ALBORNOZ: Striking a Mindful Balance
Published: Monday, September 23, 2013
Updated: Tuesday, September 24, 2013 01:09
It’s a universally acknowledged truth that a student in possession of too little time and too much work must be in need of a long break. Last week, for example, I had about 150 pages of “Pride and Prejudice” due the next day and my clock read 1:36 a.m. How did I get there?
A better question: Why was I checking Facebook? My procrastination problem is self-diagnosed, but it is by no means inaccurate. As I write this out, I feel ashamed and slightly vulnerable, but I also know I am not alone in this dilemma. Understanding and dealing with this issue has been tricky, but I also know that it is worth coming to terms with.
When I was younger, my parents would congratulate me when I would bring home a test with a high mark on it. Then, in the same breath, they would also ask why I didn’t get a perfect score. The underlying message wasn’t, “You’re not good enough,” however, but rather “you are capable of more.” This was my earliest impetus to strive for success — I believed that if I reached the highest levels of my capability, I was filling out the shape of my own soul.
At Leo’s last week, my friends and I went from talking about the quality of the chicken fingers to a thoughtful discussion about C.S. Lewis. Our conversation, begun around the plastic Leo’s table, continued into an email exchange that is still thriving in my inbox. The passion and drive of my friends and peers here motivates me more than something less intellectually valuable, such as an episode of “Breaking Bad,” ever could. But sometimes I feel like I am not living up to that potential because I prefer the instant gratifications of a distraction like television to writing essays or building my resume. In these moments, am I really trying to be better?
To be honest, while an episode of “Breaking Bad” is a welcome treat in my schedule, I don’t feel most alive in these times of distraction, no matter how much that last episode got my heart racing. On the other hand, it is certainly not in moments where my eyes glaze over a philosophy text on the first floor of Lau that I feel most alive, either. I believe we must find a balance between these two sides and an active engagement with the experiences embedded within each.
I have often felt myself grow more as a person while relaxing on a friend’s couch than sitting up straight at a desk in White-Gravenor. But I have also come to life in that same desk in White-Gravenor during a lecture by one of my favorite Jesuits about moral suffering and Christ’s love for us. I cried during the first Mass I attended in Dahlgren Chapel when Fr. Ryan Maher, S.J., spoke about how forming connections here would make Georgetown our home. I feel energized when I run into people on campus, and they take the time to say hello. As I stand in the tide of these seemingly conflicting forces, I, like many of us here, aim to be social, intellectual, involved, happy, carefree, diligent and future oriented, all within the boundaries of my 5-foot-6 frame.

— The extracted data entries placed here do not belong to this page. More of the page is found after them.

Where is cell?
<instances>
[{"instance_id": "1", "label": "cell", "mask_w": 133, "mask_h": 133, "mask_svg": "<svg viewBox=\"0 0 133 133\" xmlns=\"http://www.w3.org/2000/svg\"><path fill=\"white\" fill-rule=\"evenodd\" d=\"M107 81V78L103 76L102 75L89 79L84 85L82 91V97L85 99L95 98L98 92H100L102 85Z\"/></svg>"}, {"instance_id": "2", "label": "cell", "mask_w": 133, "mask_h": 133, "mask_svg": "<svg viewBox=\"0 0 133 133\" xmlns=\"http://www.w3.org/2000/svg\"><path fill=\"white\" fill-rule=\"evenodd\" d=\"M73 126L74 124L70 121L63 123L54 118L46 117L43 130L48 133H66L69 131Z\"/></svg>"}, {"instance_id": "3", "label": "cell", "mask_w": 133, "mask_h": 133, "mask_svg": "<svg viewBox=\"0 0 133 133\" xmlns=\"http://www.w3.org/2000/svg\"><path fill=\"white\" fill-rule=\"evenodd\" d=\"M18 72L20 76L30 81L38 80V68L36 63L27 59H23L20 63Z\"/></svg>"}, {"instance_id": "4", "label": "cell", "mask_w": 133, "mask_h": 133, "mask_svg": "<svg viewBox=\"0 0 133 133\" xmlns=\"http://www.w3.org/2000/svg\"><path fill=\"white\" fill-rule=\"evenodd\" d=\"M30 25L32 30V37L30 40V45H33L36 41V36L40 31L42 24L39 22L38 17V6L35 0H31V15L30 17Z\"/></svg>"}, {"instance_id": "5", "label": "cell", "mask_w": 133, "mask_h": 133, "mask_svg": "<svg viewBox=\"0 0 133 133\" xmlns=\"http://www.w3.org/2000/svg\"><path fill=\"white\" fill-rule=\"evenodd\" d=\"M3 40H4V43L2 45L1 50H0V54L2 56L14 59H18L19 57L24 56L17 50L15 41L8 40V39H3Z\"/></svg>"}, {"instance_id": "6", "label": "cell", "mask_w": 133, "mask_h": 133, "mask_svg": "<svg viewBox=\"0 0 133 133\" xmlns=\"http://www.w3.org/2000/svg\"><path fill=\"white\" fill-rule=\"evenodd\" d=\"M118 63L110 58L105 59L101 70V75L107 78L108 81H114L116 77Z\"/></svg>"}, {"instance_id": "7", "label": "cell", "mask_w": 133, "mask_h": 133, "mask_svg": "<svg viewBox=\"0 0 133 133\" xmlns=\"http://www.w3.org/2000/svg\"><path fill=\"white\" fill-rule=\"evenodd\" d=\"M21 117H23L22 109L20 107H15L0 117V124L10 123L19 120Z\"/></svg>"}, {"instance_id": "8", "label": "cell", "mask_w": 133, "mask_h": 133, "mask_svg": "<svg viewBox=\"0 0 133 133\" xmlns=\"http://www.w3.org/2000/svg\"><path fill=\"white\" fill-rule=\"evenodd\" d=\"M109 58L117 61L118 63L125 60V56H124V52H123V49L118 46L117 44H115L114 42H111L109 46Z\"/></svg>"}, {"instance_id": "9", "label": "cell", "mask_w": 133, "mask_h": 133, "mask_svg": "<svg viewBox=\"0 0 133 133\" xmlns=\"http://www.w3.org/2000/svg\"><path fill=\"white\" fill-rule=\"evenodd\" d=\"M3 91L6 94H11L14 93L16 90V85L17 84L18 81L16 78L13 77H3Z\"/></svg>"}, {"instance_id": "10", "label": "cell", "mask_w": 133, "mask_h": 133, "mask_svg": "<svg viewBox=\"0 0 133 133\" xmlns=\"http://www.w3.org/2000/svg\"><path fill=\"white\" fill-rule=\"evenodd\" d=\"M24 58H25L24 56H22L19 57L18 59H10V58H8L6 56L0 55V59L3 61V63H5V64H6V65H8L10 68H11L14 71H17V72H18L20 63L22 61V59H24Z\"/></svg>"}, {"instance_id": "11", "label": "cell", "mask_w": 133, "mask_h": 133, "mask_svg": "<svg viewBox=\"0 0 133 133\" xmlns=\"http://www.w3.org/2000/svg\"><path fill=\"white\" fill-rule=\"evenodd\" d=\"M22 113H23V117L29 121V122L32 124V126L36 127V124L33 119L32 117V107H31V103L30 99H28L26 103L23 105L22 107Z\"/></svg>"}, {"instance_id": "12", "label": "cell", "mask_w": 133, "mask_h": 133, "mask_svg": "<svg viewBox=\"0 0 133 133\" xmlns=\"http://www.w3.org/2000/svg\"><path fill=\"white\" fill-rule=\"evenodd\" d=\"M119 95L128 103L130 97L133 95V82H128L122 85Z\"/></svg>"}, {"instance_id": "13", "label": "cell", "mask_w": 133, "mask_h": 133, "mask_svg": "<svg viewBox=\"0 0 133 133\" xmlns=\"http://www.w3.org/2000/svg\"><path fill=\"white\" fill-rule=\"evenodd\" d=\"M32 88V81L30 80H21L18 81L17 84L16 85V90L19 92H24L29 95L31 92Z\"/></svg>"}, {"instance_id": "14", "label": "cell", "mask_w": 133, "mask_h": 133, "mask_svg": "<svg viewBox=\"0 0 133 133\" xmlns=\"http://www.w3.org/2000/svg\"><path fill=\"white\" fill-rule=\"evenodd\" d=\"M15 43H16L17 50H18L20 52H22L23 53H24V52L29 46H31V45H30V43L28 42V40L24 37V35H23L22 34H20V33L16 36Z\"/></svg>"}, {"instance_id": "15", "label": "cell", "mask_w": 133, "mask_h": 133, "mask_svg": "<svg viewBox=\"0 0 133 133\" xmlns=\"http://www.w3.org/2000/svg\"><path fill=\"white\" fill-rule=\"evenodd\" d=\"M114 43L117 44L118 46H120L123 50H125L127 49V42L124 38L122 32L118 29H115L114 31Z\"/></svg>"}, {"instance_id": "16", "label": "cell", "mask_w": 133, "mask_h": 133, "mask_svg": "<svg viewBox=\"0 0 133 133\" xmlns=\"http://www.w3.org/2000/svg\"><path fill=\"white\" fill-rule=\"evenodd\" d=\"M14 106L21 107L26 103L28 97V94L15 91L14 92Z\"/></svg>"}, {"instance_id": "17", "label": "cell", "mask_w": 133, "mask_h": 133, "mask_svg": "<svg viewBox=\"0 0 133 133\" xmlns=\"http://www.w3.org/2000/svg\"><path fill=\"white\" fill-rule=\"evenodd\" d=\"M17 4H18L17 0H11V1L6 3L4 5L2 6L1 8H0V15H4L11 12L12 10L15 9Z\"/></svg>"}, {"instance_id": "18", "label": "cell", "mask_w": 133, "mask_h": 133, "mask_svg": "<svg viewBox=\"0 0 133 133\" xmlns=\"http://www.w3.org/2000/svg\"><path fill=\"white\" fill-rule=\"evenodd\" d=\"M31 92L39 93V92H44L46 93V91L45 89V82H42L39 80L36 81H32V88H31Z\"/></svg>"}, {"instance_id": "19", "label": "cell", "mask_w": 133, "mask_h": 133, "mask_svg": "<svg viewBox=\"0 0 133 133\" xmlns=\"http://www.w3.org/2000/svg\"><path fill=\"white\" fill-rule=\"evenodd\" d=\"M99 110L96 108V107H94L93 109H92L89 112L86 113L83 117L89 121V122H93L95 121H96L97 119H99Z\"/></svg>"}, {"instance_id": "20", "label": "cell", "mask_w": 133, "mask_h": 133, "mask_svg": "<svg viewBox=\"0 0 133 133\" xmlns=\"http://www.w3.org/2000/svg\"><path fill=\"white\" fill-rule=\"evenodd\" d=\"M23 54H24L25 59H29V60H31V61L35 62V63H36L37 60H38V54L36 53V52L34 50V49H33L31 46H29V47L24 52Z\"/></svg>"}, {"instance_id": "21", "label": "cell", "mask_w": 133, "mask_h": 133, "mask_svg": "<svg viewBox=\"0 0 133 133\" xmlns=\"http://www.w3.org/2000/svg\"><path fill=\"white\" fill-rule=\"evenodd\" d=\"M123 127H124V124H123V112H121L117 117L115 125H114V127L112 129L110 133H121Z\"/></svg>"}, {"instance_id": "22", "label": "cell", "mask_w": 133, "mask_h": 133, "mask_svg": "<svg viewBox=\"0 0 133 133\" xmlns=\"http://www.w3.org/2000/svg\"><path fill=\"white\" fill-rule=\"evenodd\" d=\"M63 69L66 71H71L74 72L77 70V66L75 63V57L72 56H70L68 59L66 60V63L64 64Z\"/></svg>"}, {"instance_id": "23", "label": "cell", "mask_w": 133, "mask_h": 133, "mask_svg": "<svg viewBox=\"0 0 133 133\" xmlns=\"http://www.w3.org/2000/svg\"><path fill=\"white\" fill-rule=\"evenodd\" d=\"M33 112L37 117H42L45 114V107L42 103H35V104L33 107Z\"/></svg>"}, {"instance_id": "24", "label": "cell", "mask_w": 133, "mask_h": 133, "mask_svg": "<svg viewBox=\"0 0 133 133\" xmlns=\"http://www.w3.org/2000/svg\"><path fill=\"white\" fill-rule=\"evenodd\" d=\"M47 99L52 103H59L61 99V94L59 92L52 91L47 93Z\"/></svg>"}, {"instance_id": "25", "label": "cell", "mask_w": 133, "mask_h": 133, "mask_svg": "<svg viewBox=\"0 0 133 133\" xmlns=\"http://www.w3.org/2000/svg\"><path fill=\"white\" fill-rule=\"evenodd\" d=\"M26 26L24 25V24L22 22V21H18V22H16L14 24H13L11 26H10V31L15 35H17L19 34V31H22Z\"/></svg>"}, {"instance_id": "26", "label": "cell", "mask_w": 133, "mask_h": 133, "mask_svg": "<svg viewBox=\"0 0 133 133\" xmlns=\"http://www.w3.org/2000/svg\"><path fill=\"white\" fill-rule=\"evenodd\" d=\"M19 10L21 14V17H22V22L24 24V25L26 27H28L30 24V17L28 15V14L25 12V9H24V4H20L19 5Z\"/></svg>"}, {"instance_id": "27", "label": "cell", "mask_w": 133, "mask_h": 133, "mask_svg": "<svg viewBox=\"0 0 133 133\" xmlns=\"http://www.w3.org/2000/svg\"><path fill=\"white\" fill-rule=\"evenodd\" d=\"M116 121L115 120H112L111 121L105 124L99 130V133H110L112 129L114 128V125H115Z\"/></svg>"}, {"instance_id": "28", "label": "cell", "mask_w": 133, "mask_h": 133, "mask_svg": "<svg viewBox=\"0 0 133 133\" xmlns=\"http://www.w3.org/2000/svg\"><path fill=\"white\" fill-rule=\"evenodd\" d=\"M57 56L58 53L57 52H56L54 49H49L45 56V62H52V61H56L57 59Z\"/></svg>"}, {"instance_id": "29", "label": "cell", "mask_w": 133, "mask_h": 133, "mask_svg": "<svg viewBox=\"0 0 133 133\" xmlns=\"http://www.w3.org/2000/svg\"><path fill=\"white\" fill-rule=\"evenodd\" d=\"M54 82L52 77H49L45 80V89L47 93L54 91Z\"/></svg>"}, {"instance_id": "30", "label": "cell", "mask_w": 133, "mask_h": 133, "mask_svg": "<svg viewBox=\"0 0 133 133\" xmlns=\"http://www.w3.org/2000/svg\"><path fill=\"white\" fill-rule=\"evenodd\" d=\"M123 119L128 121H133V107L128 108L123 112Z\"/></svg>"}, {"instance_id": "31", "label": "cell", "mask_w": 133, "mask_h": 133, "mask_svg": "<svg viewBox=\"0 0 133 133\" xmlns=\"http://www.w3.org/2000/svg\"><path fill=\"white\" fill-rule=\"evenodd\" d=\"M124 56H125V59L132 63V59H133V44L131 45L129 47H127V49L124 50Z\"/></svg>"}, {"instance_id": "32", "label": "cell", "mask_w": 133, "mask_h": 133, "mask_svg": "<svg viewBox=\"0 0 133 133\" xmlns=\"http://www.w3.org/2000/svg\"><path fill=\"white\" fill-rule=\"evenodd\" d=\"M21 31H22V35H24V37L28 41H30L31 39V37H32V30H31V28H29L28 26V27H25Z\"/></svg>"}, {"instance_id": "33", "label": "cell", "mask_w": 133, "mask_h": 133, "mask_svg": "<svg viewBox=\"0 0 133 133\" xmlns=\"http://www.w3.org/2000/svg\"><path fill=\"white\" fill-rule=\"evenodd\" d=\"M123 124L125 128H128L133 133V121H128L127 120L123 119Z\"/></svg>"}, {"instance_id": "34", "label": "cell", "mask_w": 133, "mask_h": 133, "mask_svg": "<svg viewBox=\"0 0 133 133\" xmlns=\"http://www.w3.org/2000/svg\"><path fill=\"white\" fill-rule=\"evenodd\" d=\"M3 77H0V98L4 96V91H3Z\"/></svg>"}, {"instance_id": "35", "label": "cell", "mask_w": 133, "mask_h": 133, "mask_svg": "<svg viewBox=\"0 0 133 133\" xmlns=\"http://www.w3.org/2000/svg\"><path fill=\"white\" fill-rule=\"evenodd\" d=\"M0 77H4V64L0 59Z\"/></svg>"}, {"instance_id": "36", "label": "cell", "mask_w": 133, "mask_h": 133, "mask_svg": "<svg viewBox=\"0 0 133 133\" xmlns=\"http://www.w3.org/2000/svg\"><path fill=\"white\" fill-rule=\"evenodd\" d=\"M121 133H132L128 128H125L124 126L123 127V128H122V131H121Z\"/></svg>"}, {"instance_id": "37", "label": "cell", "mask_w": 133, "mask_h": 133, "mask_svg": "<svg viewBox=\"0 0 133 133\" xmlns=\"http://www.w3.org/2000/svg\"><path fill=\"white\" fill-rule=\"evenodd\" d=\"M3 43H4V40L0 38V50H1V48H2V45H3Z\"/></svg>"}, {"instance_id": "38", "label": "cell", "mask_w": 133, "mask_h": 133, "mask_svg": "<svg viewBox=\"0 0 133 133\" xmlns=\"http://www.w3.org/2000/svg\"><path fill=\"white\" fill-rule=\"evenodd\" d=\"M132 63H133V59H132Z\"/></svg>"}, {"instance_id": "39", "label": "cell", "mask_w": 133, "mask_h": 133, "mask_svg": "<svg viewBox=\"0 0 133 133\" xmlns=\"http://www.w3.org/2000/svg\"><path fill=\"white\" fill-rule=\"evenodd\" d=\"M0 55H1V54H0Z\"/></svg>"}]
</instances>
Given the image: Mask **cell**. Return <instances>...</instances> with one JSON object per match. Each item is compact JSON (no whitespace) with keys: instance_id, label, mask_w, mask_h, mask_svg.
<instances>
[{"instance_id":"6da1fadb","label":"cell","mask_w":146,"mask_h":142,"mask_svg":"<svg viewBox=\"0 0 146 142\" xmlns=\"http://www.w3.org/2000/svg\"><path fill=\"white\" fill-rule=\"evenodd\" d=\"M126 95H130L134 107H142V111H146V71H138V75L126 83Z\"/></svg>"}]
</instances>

I procrastinate to disengage from the things I preemptively assume will not be exciting or stimulating to me. Sometimes, I push off the task at hand to liberate my mind if that task seems daunting. It has become a habit, and not one that I am necessarily proud of; I feel a greater sense of pride when I complete my work carefully and participate actively.
The problem of procrastination is that it deflects light from our potential to discover meaning behind our everyday routine. When we allow ourselves to indulge in the activity of mind and spirit that Georgetown so readily nourishes and fosters, we are more wholly fulfilled. In these times, we find both that we are good enough and that we’re still capable of so much more.
Bebe Albornoz is a senior in the College. Through the Hoya Lens appears every other Tuesday.